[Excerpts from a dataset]
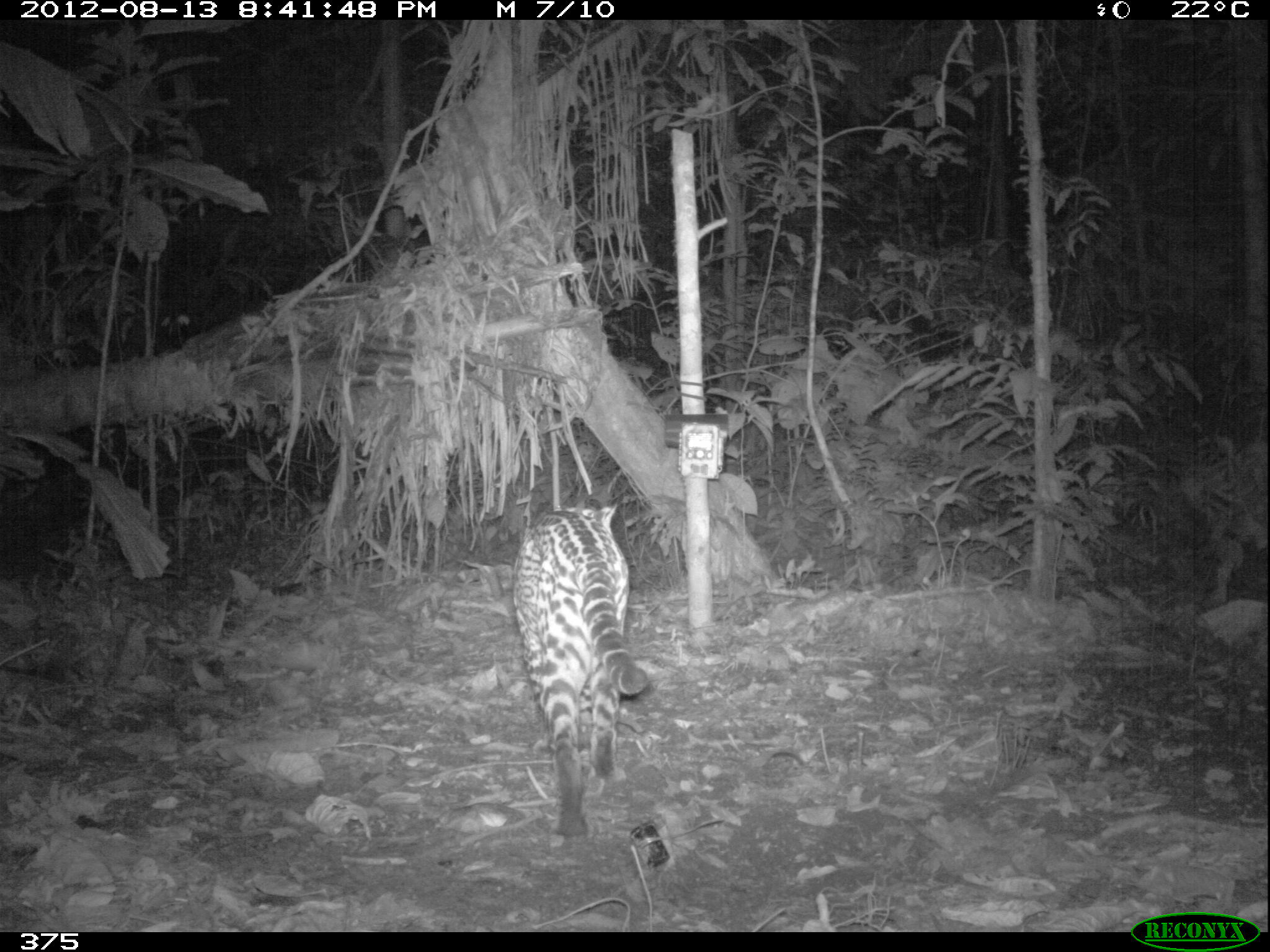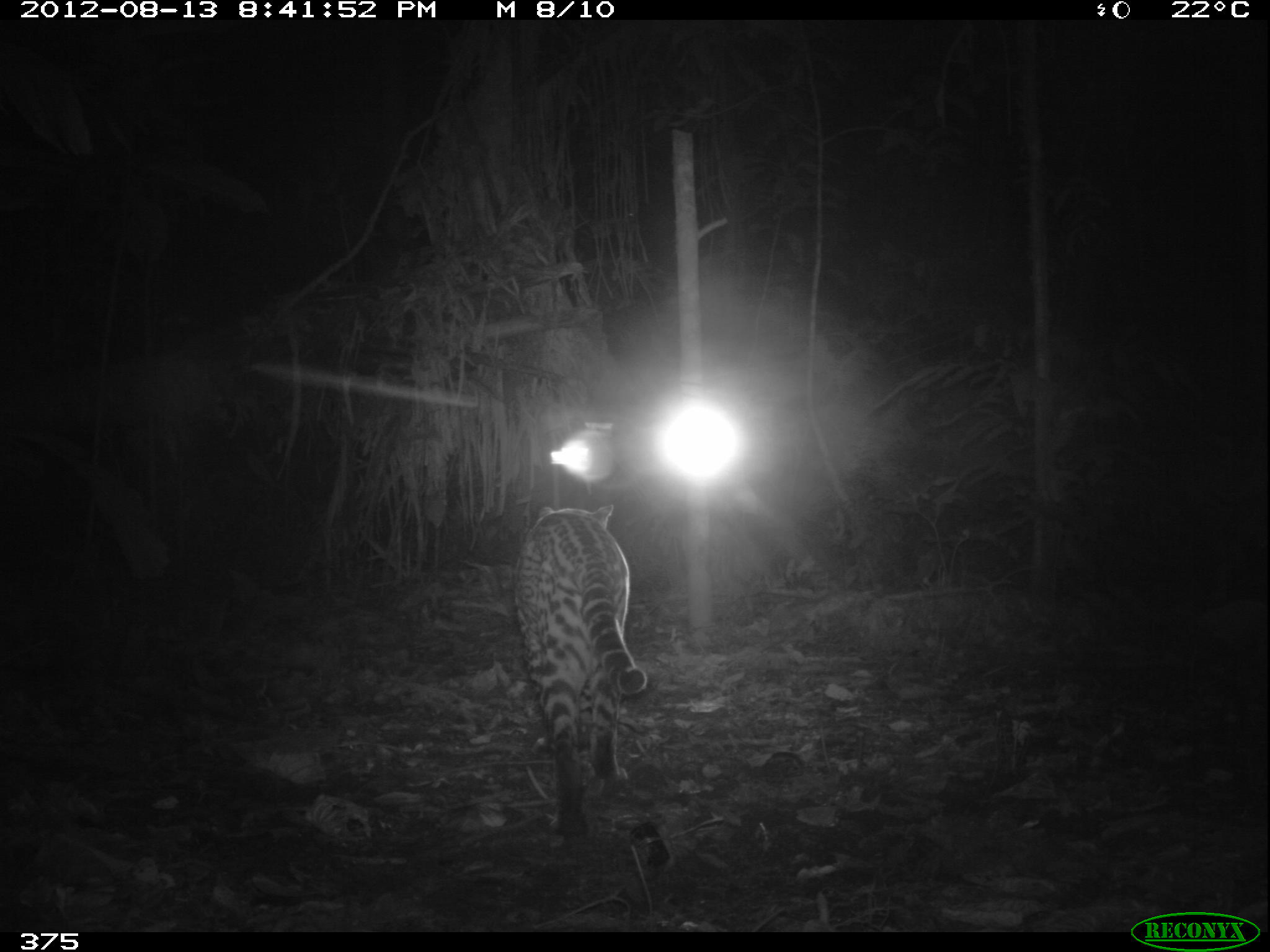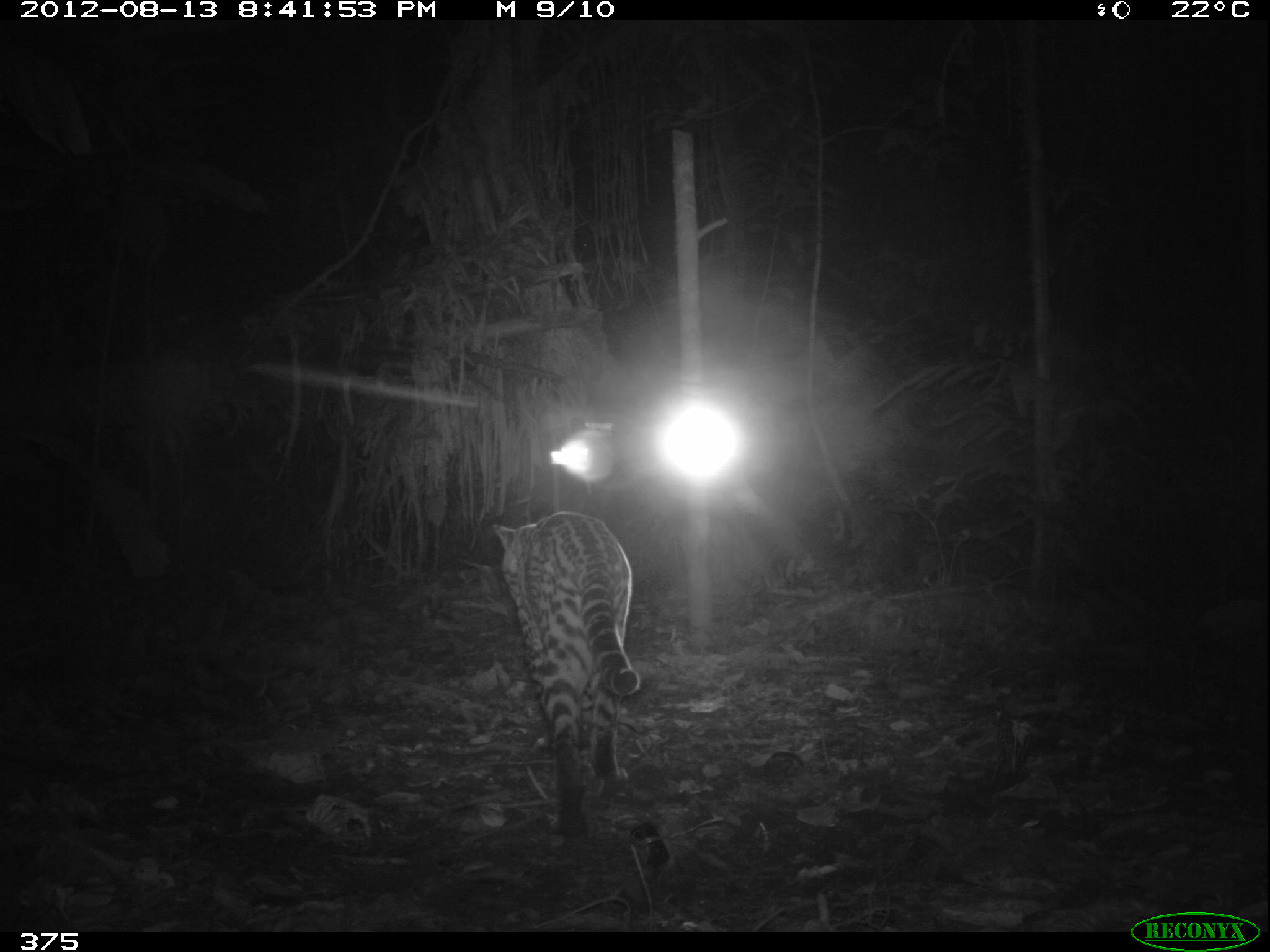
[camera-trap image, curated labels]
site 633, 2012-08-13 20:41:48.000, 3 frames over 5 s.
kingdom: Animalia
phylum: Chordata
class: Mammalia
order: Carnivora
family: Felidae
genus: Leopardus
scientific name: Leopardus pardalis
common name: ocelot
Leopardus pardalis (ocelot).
--
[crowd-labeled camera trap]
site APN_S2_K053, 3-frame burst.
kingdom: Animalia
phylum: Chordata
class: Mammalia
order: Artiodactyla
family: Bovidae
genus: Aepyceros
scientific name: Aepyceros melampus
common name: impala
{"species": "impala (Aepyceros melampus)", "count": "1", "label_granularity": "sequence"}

▸ **Problem description**
Copy out all lines above holding "impala".

▸ **Response for this exercise**
common name: impala
{"species": "impala (Aepyceros melampus)", "count": "1", "label_granularity": "sequence"}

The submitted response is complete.